___ Entries supplied
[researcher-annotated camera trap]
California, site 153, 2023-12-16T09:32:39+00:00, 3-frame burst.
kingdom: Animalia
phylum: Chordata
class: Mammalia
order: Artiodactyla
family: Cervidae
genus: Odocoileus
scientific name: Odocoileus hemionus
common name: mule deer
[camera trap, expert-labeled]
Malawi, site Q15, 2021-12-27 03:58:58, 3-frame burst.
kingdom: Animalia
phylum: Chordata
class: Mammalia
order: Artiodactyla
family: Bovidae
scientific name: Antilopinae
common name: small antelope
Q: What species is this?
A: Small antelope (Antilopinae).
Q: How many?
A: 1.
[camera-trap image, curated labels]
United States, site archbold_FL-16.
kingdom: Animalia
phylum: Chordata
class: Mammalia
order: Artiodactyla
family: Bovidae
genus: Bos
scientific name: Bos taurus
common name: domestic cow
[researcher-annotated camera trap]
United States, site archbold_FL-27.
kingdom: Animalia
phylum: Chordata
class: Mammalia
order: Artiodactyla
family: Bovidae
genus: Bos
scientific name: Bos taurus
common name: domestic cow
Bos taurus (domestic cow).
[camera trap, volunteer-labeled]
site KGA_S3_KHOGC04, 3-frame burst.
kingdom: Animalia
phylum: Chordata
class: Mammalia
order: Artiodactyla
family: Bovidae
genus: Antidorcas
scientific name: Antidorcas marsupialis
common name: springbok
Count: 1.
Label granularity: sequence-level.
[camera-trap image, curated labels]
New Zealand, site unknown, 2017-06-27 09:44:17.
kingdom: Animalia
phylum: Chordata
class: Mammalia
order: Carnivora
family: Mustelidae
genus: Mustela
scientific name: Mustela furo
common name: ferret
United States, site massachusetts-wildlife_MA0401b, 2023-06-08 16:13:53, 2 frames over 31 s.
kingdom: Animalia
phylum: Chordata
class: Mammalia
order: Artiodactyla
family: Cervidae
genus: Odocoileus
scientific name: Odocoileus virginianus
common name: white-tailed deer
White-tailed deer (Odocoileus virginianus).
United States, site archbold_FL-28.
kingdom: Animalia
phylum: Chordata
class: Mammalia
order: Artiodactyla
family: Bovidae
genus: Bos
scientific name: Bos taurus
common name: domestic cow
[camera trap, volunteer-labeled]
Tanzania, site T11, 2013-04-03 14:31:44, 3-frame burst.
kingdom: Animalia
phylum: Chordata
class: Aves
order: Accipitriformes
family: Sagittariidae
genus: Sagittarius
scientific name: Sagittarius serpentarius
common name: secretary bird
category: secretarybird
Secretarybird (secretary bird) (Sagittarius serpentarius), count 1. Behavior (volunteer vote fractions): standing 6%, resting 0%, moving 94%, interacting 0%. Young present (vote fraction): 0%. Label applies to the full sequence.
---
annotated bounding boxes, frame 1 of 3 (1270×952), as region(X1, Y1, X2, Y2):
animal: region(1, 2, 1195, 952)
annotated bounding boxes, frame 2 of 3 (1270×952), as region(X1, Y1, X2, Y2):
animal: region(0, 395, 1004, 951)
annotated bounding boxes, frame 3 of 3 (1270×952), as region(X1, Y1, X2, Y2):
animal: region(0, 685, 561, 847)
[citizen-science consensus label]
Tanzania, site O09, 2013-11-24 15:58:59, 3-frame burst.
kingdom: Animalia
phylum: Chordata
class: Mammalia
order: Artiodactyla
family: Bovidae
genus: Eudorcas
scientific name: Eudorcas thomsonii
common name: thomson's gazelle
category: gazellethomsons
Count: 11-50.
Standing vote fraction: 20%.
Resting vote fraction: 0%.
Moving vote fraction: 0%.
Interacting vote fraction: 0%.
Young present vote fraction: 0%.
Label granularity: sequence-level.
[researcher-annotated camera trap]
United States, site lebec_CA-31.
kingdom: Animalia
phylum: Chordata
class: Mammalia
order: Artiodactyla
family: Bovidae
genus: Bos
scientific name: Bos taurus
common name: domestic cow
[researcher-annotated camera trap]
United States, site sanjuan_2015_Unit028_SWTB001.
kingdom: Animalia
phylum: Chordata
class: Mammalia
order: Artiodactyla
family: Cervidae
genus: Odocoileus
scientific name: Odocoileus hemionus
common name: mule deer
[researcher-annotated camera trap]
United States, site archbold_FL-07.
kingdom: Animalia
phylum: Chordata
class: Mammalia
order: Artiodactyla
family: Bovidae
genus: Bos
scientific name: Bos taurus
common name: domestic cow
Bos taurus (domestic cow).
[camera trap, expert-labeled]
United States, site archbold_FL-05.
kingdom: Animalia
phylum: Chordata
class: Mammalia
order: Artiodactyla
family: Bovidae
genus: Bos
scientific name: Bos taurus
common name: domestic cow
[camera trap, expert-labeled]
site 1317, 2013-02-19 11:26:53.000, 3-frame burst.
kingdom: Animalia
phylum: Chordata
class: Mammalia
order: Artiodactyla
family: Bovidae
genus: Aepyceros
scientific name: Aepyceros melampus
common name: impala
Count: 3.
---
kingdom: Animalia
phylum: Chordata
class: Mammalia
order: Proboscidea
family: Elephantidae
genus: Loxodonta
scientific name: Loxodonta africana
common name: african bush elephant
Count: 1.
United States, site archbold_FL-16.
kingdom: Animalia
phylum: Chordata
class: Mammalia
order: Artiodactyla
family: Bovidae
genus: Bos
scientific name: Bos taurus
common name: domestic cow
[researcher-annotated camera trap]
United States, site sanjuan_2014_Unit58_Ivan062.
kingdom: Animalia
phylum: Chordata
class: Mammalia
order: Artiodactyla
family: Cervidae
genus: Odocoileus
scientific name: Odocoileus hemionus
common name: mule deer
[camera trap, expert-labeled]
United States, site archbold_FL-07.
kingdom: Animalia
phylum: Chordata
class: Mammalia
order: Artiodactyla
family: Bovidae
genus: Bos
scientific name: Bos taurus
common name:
______
▶ What to work on
Print the lines above, unchanged, from the start of the records to the line with "New Zealand, site", including that final line.

▶ Task result
[researcher-annotated camera trap]
California, site 153, 2023-12-16T09:32:39+00:00, 3-frame burst.
kingdom: Animalia
phylum: Chordata
class: Mammalia
order: Artiodactyla
family: Cervidae
genus: Odocoileus
scientific name: Odocoileus hemionus
common name: mule deer
[camera trap, expert-labeled]
Malawi, site Q15, 2021-12-27 03:58:58, 3-frame burst.
kingdom: Animalia
phylum: Chordata
class: Mammalia
order: Artiodactyla
family: Bovidae
scientific name: Antilopinae
common name: small antelope
Q: What species is this?
A: Small antelope (Antilopinae).
Q: How many?
A: 1.
[camera-trap image, curated labels]
United States, site archbold_FL-16.
kingdom: Animalia
phylum: Chordata
class: Mammalia
order: Artiodactyla
family: Bovidae
genus: Bos
scientific name: Bos taurus
common name: domestic cow
[researcher-annotated camera trap]
United States, site archbold_FL-27.
kingdom: Animalia
phylum: Chordata
class: Mammalia
order: Artiodactyla
family: Bovidae
genus: Bos
scientific name: Bos taurus
common name: domestic cow
Bos taurus (domestic cow).
[camera trap, volunteer-labeled]
site KGA_S3_KHOGC04, 3-frame burst.
kingdom: Animalia
phylum: Chordata
class: Mammalia
order: Artiodactyla
family: Bovidae
genus: Antidorcas
scientific name: Antidorcas marsupialis
common name: springbok
Count: 1.
Label granularity: sequence-level.
[camera-trap image, curated labels]
New Zealand, site unknown, 2017-06-27 09:44:17.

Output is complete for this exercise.